### Problem to solve
Beginning with the first line below, retype exactly each line through the one containing "Flourish Tabs 10 comprimés". Leave out all pictures.

### Provided data

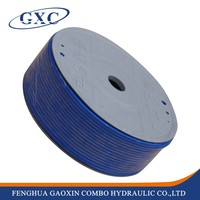 PU0604 High Quality Pneumatic Pipe Hose Polyurethane PU Tube
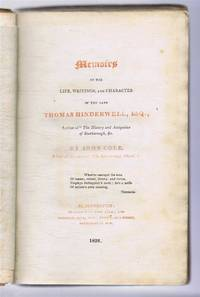 """image of Memoirs of the Life, Writings, and Character of the Late Thomas Hinderwell, Esq., Author of """"The History and Antiquities of Scarborough, &c"""" bound with The Fugitive Pieces of Thomas Hinderwell"""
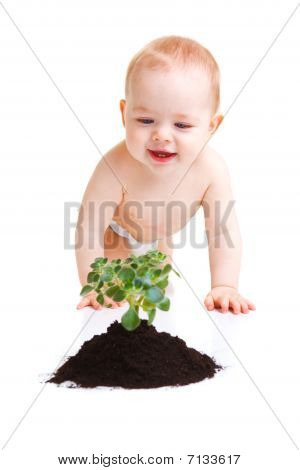 Baby With Plant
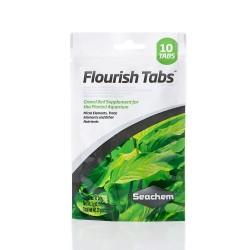 Flourish Tabs 10 comprimés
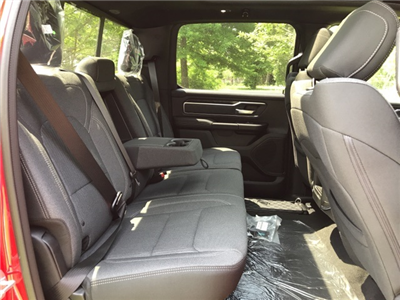 2019 Ram 1500 Crew Cab 4x4,  Pickup #KN512203 - photo 15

### Worked solution
 PU0604 High Quality Pneumatic Pipe Hose Polyurethane PU Tube
 """image of Memoirs of the Life, Writings, and Character of the Late Thomas Hinderwell, Esq., Author of """"The History and Antiquities of Scarborough, &c"""" bound with The Fugitive Pieces of Thomas Hinderwell"""
 Baby With Plant
 Flourish Tabs 10 comprimés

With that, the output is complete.